Der Angriffsweg setzt nicht auf den Diebstahl von Zugangsdaten, sondern auf die legitimen Anmeldemechanismen von Microsoft. Die Täter versenden Phishing-Mails, die sich als vertrauenswürdige Cloud- und Dokumentendienste ausgeben und einen Code sowie die Anweisung enthalten, eine echte Microsoft-Verifizierungsseite aufzurufen. Gibt das Opfer dort den Code ein, autorisiert es unwissentlich das Gerät des Angreifers für den Zugriff auf sein Konto.
Die Vorfallhelfer von Arctic Wolf berichteten von einer großen Angriffskampagne über Kali365 im April. Statt Anmeldedaten zu stehlen, lösten die Kriminellen schlicht Geräte-Anmeldeanfragen aus und brachten ihre Opfer dazu, die Autorisierung in ihrem Namen abzuschließen.

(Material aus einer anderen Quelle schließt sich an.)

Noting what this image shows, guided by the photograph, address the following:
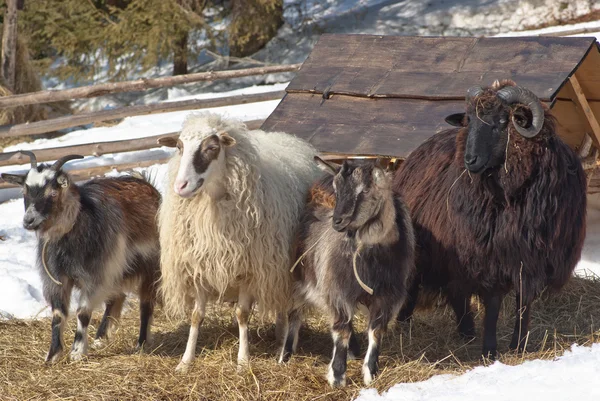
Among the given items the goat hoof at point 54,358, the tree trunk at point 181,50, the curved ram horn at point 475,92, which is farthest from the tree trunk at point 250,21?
the goat hoof at point 54,358

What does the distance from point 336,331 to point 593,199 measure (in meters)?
4.59

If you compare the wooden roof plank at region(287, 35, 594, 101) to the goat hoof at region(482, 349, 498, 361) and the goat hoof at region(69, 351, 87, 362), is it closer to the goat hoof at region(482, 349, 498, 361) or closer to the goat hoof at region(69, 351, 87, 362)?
the goat hoof at region(482, 349, 498, 361)

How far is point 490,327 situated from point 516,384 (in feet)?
4.15

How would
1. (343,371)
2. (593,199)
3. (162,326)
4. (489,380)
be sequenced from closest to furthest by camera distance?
(489,380) → (343,371) → (162,326) → (593,199)

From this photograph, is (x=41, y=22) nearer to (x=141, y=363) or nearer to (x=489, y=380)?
(x=141, y=363)

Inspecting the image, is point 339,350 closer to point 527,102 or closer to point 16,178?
point 527,102

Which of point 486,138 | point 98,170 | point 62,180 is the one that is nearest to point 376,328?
point 486,138

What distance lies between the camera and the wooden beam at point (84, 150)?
39.3ft

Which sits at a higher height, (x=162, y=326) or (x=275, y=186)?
(x=275, y=186)

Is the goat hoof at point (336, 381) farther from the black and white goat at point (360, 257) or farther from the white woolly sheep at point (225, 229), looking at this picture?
→ the white woolly sheep at point (225, 229)

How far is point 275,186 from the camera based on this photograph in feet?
21.6

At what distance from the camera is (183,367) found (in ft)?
20.7

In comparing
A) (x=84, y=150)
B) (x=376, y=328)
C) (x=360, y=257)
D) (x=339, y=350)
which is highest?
(x=360, y=257)

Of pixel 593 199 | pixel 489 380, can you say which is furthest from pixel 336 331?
pixel 593 199
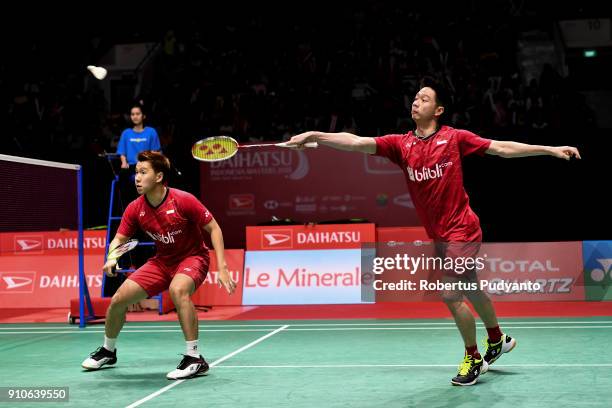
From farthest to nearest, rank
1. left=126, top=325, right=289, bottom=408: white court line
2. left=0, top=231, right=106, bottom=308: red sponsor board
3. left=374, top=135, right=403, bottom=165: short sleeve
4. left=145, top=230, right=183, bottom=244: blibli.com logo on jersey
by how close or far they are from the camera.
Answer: left=0, top=231, right=106, bottom=308: red sponsor board → left=145, top=230, right=183, bottom=244: blibli.com logo on jersey → left=374, top=135, right=403, bottom=165: short sleeve → left=126, top=325, right=289, bottom=408: white court line

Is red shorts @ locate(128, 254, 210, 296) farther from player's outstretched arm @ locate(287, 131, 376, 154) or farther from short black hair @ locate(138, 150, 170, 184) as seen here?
player's outstretched arm @ locate(287, 131, 376, 154)

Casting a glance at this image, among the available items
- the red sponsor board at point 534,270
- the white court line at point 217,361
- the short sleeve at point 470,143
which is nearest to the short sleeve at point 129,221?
the white court line at point 217,361

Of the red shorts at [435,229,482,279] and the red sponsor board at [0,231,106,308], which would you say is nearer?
the red shorts at [435,229,482,279]

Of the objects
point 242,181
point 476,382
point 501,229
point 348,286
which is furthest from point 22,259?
point 476,382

Laut Arctic Wolf führten die erbeuteten OAuth-Zugriffs- und Aktualisierungstoken zu sofortigem Postfachzugriff. In einzelnen Fällen richteten die Täter schädliche Postfachregeln ein, um Sicherheitsbenachrichtigungen zu unterdrücken und so länger unentdeckt zu bleiben.
Arctic Wolf verschaffte sich Einblick in das Kali365-System und stellte fest, dass es in drei Stufen angeboten wird – die Preise reichen von 250 US-Dollar für 30 Tage bis zu 2.000 US-Dollar für 365 Tage. Die Plattform erlaubt es, markenbezogene Köder unter Verwendung bekannter Dienste wie Adobe, DocuSign und SharePoint zu erstellen, und bietet diese in Dutzenden Sprachen, Layouts und Designvarianten an. Sie erzeugt HTML-Phishing-Seiten und die zugehörigen Mails; sogar eine herunterladbare Desktop-Version steht bereit.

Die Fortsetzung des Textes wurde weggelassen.